───── Supplied entries

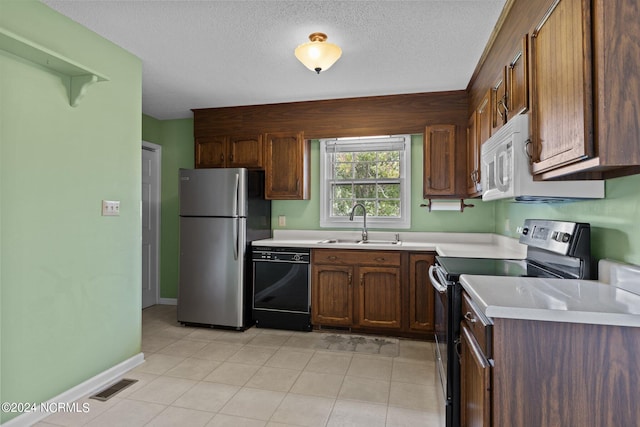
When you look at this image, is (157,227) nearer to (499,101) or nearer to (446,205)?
(446,205)

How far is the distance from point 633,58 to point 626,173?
502mm

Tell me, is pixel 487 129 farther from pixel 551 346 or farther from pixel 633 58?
pixel 551 346

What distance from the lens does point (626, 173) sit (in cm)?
137

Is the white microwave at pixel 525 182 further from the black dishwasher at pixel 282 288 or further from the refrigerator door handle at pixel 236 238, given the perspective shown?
the refrigerator door handle at pixel 236 238

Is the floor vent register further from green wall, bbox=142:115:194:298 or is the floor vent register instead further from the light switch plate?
green wall, bbox=142:115:194:298

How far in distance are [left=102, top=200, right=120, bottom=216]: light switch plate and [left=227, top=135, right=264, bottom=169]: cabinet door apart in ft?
5.24

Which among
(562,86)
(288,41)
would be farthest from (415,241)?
(562,86)

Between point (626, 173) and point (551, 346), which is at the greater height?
point (626, 173)

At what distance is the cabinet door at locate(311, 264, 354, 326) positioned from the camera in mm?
3381

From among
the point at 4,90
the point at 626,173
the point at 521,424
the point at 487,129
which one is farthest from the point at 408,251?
the point at 4,90

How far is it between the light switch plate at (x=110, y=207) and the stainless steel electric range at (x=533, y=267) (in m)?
2.20

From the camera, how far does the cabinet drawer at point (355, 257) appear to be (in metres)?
3.28

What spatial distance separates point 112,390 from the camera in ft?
7.52

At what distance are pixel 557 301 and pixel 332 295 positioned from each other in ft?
7.88
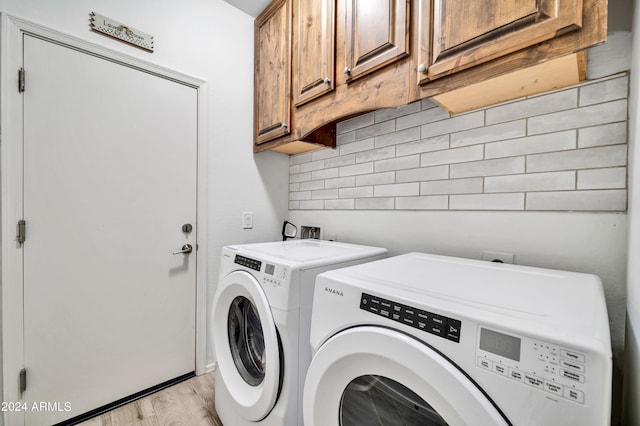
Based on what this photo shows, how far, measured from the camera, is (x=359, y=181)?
1703 mm

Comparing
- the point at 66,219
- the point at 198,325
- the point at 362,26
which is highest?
the point at 362,26

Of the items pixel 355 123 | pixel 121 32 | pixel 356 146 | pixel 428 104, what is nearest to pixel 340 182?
pixel 356 146

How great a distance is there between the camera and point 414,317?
1.90 feet

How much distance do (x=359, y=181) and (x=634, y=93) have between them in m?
1.16

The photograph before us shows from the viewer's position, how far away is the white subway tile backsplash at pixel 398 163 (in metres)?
1.42

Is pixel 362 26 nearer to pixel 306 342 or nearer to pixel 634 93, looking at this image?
pixel 634 93

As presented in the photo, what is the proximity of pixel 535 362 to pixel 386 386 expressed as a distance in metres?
0.38

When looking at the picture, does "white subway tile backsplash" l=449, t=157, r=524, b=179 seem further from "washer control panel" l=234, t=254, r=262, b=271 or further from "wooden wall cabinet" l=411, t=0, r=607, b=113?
"washer control panel" l=234, t=254, r=262, b=271

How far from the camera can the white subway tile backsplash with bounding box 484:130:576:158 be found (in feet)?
3.18

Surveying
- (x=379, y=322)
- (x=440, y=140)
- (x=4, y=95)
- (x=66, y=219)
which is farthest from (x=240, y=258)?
(x=4, y=95)

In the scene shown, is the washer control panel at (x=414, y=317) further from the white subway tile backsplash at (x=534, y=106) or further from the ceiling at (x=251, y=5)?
the ceiling at (x=251, y=5)

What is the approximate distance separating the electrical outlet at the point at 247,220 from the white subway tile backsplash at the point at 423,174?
1.15 meters

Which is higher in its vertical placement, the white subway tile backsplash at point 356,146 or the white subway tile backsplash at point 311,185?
the white subway tile backsplash at point 356,146

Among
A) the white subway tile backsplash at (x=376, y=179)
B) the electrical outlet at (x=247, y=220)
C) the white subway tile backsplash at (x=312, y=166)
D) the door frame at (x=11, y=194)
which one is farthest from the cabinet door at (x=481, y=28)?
the door frame at (x=11, y=194)
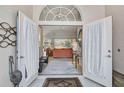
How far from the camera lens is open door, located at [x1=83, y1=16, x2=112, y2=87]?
4246 millimetres

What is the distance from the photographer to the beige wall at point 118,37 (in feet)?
14.1

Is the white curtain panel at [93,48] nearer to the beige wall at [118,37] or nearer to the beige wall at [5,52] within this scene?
the beige wall at [118,37]

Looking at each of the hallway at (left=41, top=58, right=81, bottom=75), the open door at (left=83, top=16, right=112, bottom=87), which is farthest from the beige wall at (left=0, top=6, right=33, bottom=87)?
the hallway at (left=41, top=58, right=81, bottom=75)

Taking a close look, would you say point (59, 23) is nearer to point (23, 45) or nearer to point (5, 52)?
point (23, 45)

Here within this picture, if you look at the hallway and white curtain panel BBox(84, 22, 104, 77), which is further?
the hallway

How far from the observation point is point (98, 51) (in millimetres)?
4848

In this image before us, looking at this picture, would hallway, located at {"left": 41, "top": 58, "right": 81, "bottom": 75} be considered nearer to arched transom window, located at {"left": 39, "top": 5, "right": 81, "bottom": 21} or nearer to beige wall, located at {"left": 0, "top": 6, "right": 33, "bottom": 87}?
arched transom window, located at {"left": 39, "top": 5, "right": 81, "bottom": 21}

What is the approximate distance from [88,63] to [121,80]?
55.7 inches

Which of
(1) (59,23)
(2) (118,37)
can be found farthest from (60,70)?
(2) (118,37)

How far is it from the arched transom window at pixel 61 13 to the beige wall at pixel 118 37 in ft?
4.98

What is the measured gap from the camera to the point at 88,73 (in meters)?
5.38

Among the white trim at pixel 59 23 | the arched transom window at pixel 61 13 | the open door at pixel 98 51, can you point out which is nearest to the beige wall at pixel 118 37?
the open door at pixel 98 51
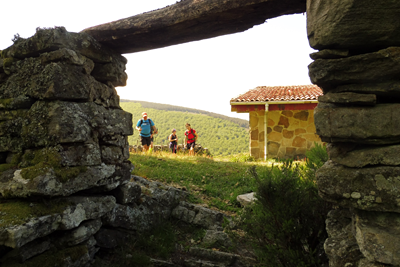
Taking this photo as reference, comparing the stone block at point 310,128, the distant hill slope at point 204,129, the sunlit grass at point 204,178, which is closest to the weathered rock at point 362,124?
the sunlit grass at point 204,178

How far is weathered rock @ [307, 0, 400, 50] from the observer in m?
2.17

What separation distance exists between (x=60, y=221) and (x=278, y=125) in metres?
10.1

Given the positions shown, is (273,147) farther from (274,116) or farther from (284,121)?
(274,116)

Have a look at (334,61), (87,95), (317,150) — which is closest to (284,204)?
(317,150)

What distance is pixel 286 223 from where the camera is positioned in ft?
9.62

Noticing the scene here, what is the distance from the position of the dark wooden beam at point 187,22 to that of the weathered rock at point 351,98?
114 centimetres

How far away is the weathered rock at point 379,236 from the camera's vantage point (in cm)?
201

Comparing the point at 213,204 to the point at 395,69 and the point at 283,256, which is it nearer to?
the point at 283,256

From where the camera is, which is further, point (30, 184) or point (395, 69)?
point (30, 184)

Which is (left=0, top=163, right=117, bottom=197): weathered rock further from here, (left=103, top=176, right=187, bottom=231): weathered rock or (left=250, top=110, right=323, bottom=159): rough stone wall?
(left=250, top=110, right=323, bottom=159): rough stone wall

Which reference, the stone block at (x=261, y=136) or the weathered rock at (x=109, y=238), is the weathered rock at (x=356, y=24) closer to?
the weathered rock at (x=109, y=238)

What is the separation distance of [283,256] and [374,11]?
7.90 ft

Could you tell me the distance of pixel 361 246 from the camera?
2.16m

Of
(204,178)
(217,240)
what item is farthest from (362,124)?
(204,178)
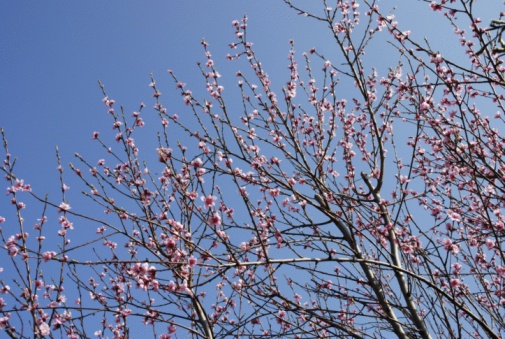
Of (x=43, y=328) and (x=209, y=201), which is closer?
(x=209, y=201)

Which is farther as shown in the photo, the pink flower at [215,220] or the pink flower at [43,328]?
the pink flower at [43,328]

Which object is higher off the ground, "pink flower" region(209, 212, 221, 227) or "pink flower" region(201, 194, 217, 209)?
"pink flower" region(201, 194, 217, 209)

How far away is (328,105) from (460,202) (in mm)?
2466

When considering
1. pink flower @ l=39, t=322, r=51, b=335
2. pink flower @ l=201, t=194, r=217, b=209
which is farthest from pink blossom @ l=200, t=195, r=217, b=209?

──────────

Written exercise> Will you restate every entry word for word and omit the images?

Output of the task>
When you look at this image, is (157,227) nearer to (499,101) or nearer to (446,205)?
(446,205)

How far is the distance from point 633,58 to point 626,173?
502mm

Tell me, is pixel 487 129 farther from pixel 551 346 or farther from pixel 633 58?
pixel 551 346

What distance from the lens does point (626, 173) sit (in cm)?
137

Is the white microwave at pixel 525 182 further from the black dishwasher at pixel 282 288 or further from the refrigerator door handle at pixel 236 238, given the perspective shown?
the refrigerator door handle at pixel 236 238

Is the floor vent register further from green wall, bbox=142:115:194:298 or is the floor vent register instead further from the light switch plate?
green wall, bbox=142:115:194:298

How far in distance are [left=102, top=200, right=120, bottom=216]: light switch plate and [left=227, top=135, right=264, bottom=169]: cabinet door apart in ft?
5.24

Which among
(562,86)
(288,41)
would be farthest from (415,241)?
(562,86)

Between point (626, 173) and point (551, 346), which is at the greater height?
point (626, 173)

At what distance is the cabinet door at locate(311, 264, 354, 326) positioned from the camera in mm?
3381

From among
the point at 4,90
the point at 626,173
the point at 521,424
the point at 487,129
which one is farthest from the point at 408,251?
the point at 4,90

How far is it between the light switch plate at (x=110, y=207) and the stainless steel electric range at (x=533, y=267) (in m)?
2.20

From the camera, how far does the cabinet drawer at point (355, 257) appear to be (in metres)?
3.28

What spatial distance separates point 112,390 from the camera in ft?
7.52

At what distance are pixel 557 301 and pixel 332 295 positioned from each other in ft?
7.88
Based on what this photo shows, how far, measured from the camera, is (x=359, y=181)?
1703 mm

Comparing
- the point at 66,219
- the point at 198,325
- the point at 362,26
which is highest?
the point at 362,26

Of the items pixel 355 123 | pixel 121 32 | pixel 356 146 | pixel 428 104, what is nearest to pixel 340 182?
pixel 356 146

How great a distance is there between the camera and point 414,317?
1.90 feet

How much distance do (x=359, y=181) and (x=634, y=93) have between them in m?
1.16

The photograph before us shows from the viewer's position, how far away is the white subway tile backsplash at pixel 398 163 (in metres)?
1.42

Is pixel 362 26 nearer to pixel 306 342 or nearer to pixel 634 93, looking at this image?
pixel 634 93

As presented in the photo, what is the proximity of pixel 535 362 to pixel 386 386 expressed as a distance in metres?
0.38

When looking at the picture, does "white subway tile backsplash" l=449, t=157, r=524, b=179 seem further from "washer control panel" l=234, t=254, r=262, b=271 or further from "wooden wall cabinet" l=411, t=0, r=607, b=113?
"washer control panel" l=234, t=254, r=262, b=271

How far from the camera can the white subway tile backsplash with bounding box 484:130:576:158 be found (in feet)?
3.18

Surveying
- (x=379, y=322)
- (x=440, y=140)
- (x=4, y=95)
- (x=66, y=219)
which is farthest from (x=240, y=258)?
(x=4, y=95)

In the scene shown, is the washer control panel at (x=414, y=317) further from the white subway tile backsplash at (x=534, y=106) or further from the ceiling at (x=251, y=5)?
the ceiling at (x=251, y=5)

What is the approximate distance separating the electrical outlet at the point at 247,220 from the white subway tile backsplash at the point at 423,174?
1.15 meters

Which is higher in its vertical placement, the white subway tile backsplash at point 356,146 or the white subway tile backsplash at point 311,185?
the white subway tile backsplash at point 356,146

Among
A) the white subway tile backsplash at (x=376, y=179)
B) the electrical outlet at (x=247, y=220)
C) the white subway tile backsplash at (x=312, y=166)
D) the door frame at (x=11, y=194)
which one is farthest from the cabinet door at (x=481, y=28)?
the door frame at (x=11, y=194)
How far from the camera lens is open door, located at [x1=83, y1=16, x2=112, y2=87]?
4246 millimetres

What is the distance from the photographer to the beige wall at point 118,37 (in feet)?
14.1

Is the white curtain panel at [93,48] nearer to the beige wall at [118,37] or nearer to the beige wall at [5,52] within this scene?
the beige wall at [118,37]

Looking at each of the hallway at (left=41, top=58, right=81, bottom=75), the open door at (left=83, top=16, right=112, bottom=87), which is farthest from the beige wall at (left=0, top=6, right=33, bottom=87)?
the hallway at (left=41, top=58, right=81, bottom=75)

Taking a close look, would you say point (59, 23) is nearer to point (23, 45) or nearer to point (5, 52)?
point (23, 45)

Here within this picture, if you look at the hallway and white curtain panel BBox(84, 22, 104, 77), which is further?
the hallway

How far from the observation point is point (98, 51) (in millimetres)?
4848

In this image before us, looking at this picture, would hallway, located at {"left": 41, "top": 58, "right": 81, "bottom": 75} be considered nearer to arched transom window, located at {"left": 39, "top": 5, "right": 81, "bottom": 21} or nearer to beige wall, located at {"left": 0, "top": 6, "right": 33, "bottom": 87}?
arched transom window, located at {"left": 39, "top": 5, "right": 81, "bottom": 21}

What is the approximate distance from [88,63] to [121,80]?
55.7 inches

Which of
(1) (59,23)
(2) (118,37)
can be found farthest from (60,70)?
(2) (118,37)

How far is it from the arched transom window at pixel 61 13 to the beige wall at pixel 118 37 in ft?
4.98

What is the measured gap from the camera to the point at 88,73 (in meters)?
5.38

Among the white trim at pixel 59 23 | the arched transom window at pixel 61 13 | the open door at pixel 98 51, can you point out which is nearest to the beige wall at pixel 118 37?
the open door at pixel 98 51
Taking this photo as reference, comparing the stone block at point 310,128, the distant hill slope at point 204,129, the sunlit grass at point 204,178, which is closest to the weathered rock at point 362,124?
the sunlit grass at point 204,178

How far is weathered rock @ [307, 0, 400, 50] from the observer in m?
2.17

What separation distance exists between (x=60, y=221) and (x=278, y=125) in metres?
10.1

Given the positions shown, is (273,147) farther from (274,116) or farther from (284,121)?
(274,116)

Have a look at (334,61), (87,95), (317,150) — which is closest to (284,204)?
(317,150)

What distance is pixel 286 223 from where the camera is positioned in ft?
9.62

Noticing the scene here, what is the distance from the position of the dark wooden beam at point 187,22 to that of the weathered rock at point 351,98?
114 centimetres

How far away is the weathered rock at point 379,236 from the camera's vantage point (in cm)?
201

Comparing the point at 213,204 to the point at 395,69 and the point at 283,256, which is it nearer to?
the point at 283,256

From where the camera is, which is further, point (30, 184) or point (395, 69)?
point (30, 184)

Which is (left=0, top=163, right=117, bottom=197): weathered rock further from here, (left=103, top=176, right=187, bottom=231): weathered rock or (left=250, top=110, right=323, bottom=159): rough stone wall?
(left=250, top=110, right=323, bottom=159): rough stone wall

Which reference, the stone block at (x=261, y=136) or the weathered rock at (x=109, y=238), is the weathered rock at (x=356, y=24) closer to?
the weathered rock at (x=109, y=238)

What is the separation distance of [283,256] and [374,11]?
7.90 ft

Could you tell me the distance of pixel 361 246 from the camera?
2.16m

Of
(204,178)
(217,240)
what item is farthest from (362,124)?
(204,178)
Of (x=43, y=328) and (x=209, y=201), which is closer?
(x=209, y=201)

Which is farther as shown in the photo, the pink flower at [215,220] or the pink flower at [43,328]?
the pink flower at [43,328]

Which object is higher off the ground, "pink flower" region(209, 212, 221, 227) or "pink flower" region(201, 194, 217, 209)?
"pink flower" region(201, 194, 217, 209)

How far away is (328,105) from (460,202) (in mm)?
2466

When considering
1. pink flower @ l=39, t=322, r=51, b=335
2. pink flower @ l=201, t=194, r=217, b=209
which is farthest from pink blossom @ l=200, t=195, r=217, b=209?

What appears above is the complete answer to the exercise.